─── Excerpted data
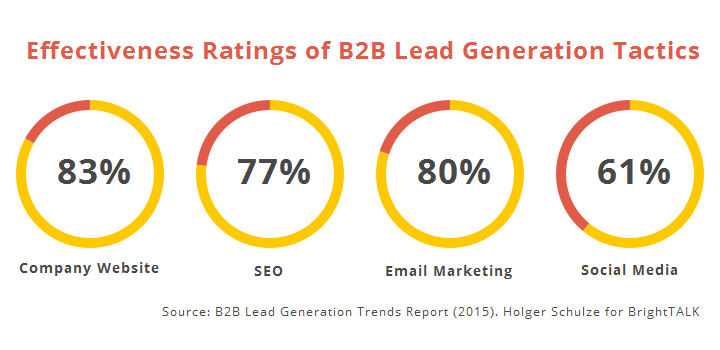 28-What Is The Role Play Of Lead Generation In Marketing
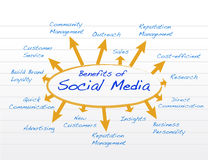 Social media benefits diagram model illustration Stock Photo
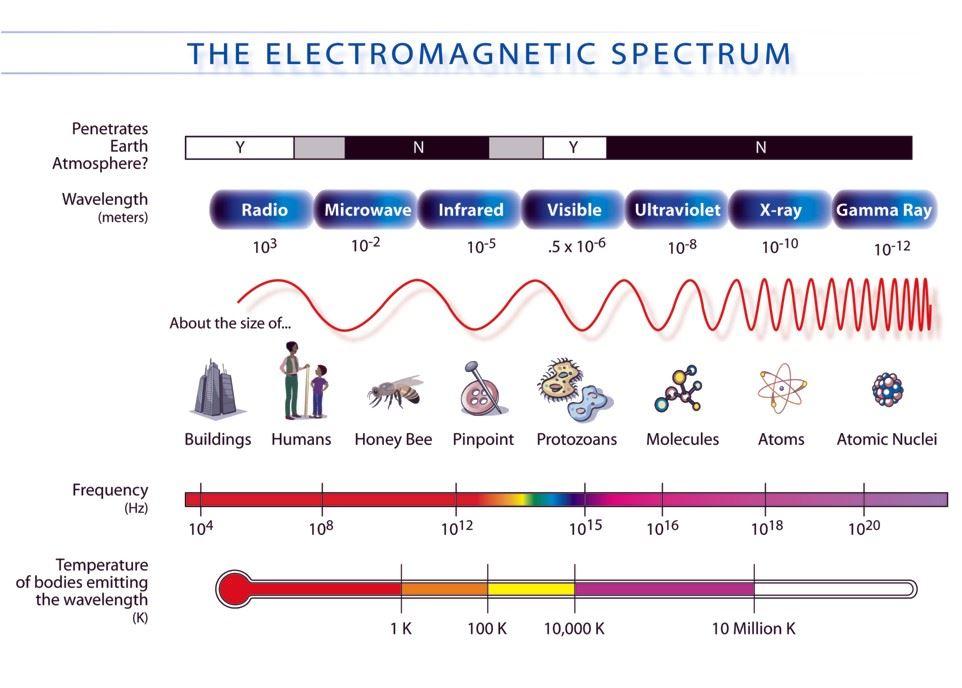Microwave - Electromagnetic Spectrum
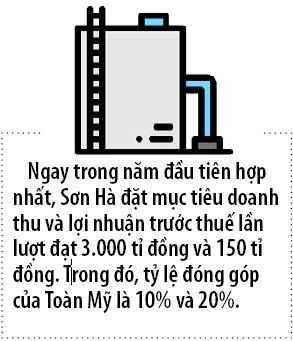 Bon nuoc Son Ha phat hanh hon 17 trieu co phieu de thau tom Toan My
──────
─── Excerpted data
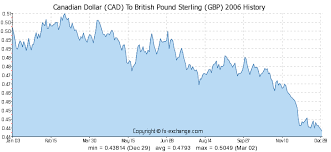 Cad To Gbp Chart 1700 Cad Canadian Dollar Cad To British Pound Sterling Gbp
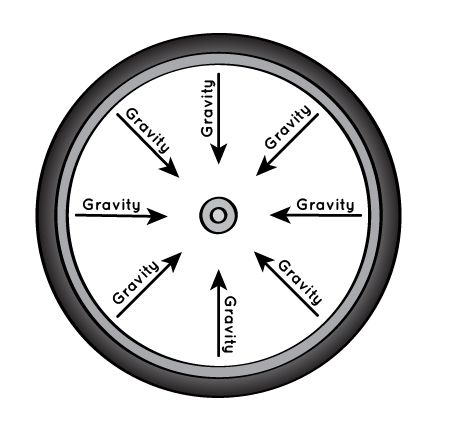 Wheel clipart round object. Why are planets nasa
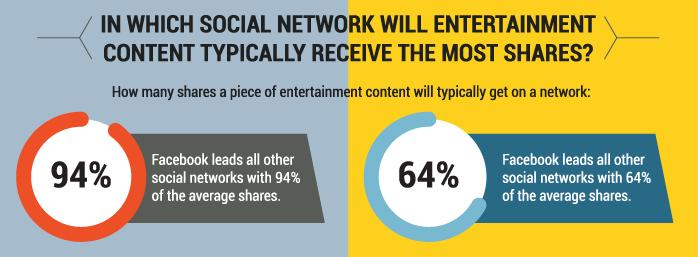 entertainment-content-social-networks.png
──────
* _Task to carry out_
Would you output only the span of the records above that opens with the line containing "Social media benefits" and closes with the line containing "Bon nuoc Son", ends included and pictures dropped?

* _Solution to this exercise_
 Social media benefits diagram model illustration Stock Photo
Microwave - Electromagnetic Spectrum
 Bon nuoc Son Ha phat hanh hon 17 trieu co phieu de thau tom Toan My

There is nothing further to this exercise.